**Required task 1**
Return the passage about the Historical Text Archive word for word, from "However, the authority" up to and including "to the public.".

**Extracted text**
+===+
However, the authority of the Historical Text Archive is compromised by its inclusion
of materials which, though presented as part of the site’s historical content (in
sections entitled “Other History Articles” and “Informative Articles”), in
fact serve to guide the user to commercially sponsored links. A review of these
materials, listed under headings including “Black Lights” and “Cell Phones”
shows a series of broadly informational discussions of these devices, framed by the
same attractive graphics that accompany the site’s primary sources and professional
historians' interpretations — but including, in most cases, several links to
commercial web sites selling the product in question. Many World Wide Web sites rely
upon advertising revenue in order to make materials freely available to the public.
Created by Donald F. Mabry, an historian and administrator at Mississippi State
University, the Historical Text Archive represents the work of a professional
historian, and it presents a significant amount of valuable historical materials. But
the Archive's presentation of purportedly informational materials that in fact serve
to introduce and direct its users to advertising sites badly undermines its
credibility.
Online historical materials thus run the gamut from the Library of Congress'
impeccably documented, well-organized “American Memory”
projects to TheHistoryNet's transparent attempts to market its paper publications.
Somewhere in between lies Donald Mabry's attempts to support his Historical Text
Archive through online advertising. Many American Memory collections feature largely
bibliographical introductions presumably prepared by librarians. But well-funded,
sophisticated digital libraries and home-made Web sites alike present American
History to a vast public largely without scholars' queries, interpretations, and
debates.
+===+
**Task material**
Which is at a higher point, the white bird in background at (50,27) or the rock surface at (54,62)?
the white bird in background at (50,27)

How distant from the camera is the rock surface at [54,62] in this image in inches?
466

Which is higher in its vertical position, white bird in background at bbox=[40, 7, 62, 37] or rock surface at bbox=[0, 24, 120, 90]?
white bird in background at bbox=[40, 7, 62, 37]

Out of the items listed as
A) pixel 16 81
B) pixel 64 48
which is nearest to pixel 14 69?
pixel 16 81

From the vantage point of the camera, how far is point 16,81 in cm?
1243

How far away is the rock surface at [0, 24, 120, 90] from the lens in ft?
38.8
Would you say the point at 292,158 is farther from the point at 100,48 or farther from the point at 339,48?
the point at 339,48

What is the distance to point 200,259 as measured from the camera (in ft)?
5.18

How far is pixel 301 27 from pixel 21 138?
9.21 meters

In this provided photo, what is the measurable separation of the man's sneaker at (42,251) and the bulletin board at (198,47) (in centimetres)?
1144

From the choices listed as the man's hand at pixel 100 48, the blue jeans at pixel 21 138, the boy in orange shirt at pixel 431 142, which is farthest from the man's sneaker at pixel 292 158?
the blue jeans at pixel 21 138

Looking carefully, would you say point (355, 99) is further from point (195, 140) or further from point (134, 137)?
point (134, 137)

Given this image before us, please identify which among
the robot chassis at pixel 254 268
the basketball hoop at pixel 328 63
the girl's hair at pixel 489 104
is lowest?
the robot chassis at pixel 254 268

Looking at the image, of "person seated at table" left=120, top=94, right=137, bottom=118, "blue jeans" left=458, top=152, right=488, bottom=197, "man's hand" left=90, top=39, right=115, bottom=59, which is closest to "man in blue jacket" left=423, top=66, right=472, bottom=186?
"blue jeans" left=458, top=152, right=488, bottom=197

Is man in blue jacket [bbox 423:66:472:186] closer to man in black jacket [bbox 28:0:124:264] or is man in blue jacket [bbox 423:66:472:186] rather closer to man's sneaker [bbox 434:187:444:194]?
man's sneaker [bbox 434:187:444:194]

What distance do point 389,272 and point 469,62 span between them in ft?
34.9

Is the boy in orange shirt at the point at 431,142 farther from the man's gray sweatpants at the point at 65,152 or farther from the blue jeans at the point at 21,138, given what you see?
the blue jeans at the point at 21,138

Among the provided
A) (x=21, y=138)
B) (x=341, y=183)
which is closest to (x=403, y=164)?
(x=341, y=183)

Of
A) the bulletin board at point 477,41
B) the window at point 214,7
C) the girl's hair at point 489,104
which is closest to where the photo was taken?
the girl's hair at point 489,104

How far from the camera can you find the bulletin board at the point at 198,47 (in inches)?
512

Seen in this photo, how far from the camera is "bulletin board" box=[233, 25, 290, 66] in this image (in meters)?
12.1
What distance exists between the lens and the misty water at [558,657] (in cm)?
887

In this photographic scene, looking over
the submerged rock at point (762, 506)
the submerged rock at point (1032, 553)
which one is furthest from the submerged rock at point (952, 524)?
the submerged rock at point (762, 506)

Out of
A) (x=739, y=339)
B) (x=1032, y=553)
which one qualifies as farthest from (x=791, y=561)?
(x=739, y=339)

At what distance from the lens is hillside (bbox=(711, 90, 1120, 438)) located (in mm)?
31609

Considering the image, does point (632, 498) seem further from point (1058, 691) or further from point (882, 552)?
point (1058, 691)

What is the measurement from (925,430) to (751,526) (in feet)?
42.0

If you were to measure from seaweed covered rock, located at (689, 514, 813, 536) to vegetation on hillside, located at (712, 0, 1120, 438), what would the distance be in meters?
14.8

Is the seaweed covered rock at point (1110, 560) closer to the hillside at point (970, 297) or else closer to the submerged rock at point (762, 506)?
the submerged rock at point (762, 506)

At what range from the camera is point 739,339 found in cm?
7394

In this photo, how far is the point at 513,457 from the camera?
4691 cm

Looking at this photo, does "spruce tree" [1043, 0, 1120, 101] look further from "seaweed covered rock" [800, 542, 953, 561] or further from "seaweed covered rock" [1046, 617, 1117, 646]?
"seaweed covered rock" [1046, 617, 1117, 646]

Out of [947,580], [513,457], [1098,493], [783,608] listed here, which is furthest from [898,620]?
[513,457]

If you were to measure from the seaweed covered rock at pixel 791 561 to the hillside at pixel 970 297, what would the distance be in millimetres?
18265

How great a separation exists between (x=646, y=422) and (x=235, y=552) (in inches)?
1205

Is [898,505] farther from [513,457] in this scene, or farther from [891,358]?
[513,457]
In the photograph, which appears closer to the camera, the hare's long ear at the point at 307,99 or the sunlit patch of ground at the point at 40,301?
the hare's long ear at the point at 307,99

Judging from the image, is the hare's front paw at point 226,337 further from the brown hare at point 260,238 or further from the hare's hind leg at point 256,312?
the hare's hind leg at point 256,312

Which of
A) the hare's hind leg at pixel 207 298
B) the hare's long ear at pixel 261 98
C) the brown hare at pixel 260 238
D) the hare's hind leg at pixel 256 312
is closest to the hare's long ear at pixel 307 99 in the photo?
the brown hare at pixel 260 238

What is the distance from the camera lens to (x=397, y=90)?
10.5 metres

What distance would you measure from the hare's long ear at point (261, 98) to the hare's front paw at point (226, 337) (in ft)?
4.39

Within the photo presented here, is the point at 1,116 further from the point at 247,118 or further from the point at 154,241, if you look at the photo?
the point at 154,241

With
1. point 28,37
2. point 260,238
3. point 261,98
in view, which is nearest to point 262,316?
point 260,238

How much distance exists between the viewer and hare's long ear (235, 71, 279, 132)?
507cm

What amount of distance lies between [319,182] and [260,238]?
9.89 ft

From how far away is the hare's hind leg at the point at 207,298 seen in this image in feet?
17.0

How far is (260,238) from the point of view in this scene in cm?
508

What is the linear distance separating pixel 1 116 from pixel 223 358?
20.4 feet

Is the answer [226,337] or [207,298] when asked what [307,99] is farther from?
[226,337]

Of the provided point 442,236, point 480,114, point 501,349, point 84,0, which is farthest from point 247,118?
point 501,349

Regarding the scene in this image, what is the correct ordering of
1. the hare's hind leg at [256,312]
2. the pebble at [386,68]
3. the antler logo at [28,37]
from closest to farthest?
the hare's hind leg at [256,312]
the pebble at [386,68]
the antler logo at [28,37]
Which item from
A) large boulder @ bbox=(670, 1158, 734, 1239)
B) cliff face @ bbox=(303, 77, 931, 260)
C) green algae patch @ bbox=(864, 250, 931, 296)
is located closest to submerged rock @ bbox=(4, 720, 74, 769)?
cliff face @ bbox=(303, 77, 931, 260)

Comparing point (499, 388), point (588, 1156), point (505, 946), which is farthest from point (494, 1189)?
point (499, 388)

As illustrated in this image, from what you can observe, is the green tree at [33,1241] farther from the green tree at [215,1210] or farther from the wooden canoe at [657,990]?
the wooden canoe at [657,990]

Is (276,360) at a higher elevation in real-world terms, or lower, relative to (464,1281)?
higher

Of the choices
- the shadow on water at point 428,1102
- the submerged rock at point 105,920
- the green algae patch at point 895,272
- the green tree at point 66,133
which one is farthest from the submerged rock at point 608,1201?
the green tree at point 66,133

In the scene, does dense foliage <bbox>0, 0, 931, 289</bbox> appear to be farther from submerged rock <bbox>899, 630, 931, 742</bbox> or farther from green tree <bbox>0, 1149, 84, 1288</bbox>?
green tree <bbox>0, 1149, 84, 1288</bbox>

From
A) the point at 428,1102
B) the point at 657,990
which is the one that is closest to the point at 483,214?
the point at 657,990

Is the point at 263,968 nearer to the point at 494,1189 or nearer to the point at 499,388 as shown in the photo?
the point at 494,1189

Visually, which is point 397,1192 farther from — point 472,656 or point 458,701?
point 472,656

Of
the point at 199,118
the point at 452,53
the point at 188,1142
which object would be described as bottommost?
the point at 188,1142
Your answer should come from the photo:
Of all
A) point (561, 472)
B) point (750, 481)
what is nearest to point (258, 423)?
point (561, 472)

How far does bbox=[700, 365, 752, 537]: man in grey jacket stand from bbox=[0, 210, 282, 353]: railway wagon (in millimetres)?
+===+
**Required task 2**
Give back each line of the listing above that contains the word "does".

**Answer 1**
However, the authority of the Historical Text Archive is compromised by its inclusion
of materials which, though presented as part of the site’s historical content (in
sections entitled “Other History Articles” and “Informative Articles”), in
fact serve to guide the user to commercially sponsored links. A review of these
materials, listed under headings including “Black Lights” and “Cell Phones”
shows a series of broadly informational discussions of these devices, framed by the
same attractive graphics that accompany the site’s primary sources and professional
historians' interpretations — but including, in most cases, several links to
commercial web sites selling the product in question. Many World Wide Web sites rely
upon advertising revenue in order to make materials freely available to the public.

**Answer 2**
Considering the image, does point (632, 498) seem further from point (1058, 691) or further from point (882, 552)?
Looking at this photo, does "spruce tree" [1043, 0, 1120, 101] look further from "seaweed covered rock" [800, 542, 953, 561] or further from "seaweed covered rock" [1046, 617, 1117, 646]?
In the scene, does dense foliage <bbox>0, 0, 931, 289</bbox> appear to be farther from submerged rock <bbox>899, 630, 931, 742</bbox> or farther from green tree <bbox>0, 1149, 84, 1288</bbox>?
How far does bbox=[700, 365, 752, 537]: man in grey jacket stand from bbox=[0, 210, 282, 353]: railway wagon (in millimetres)?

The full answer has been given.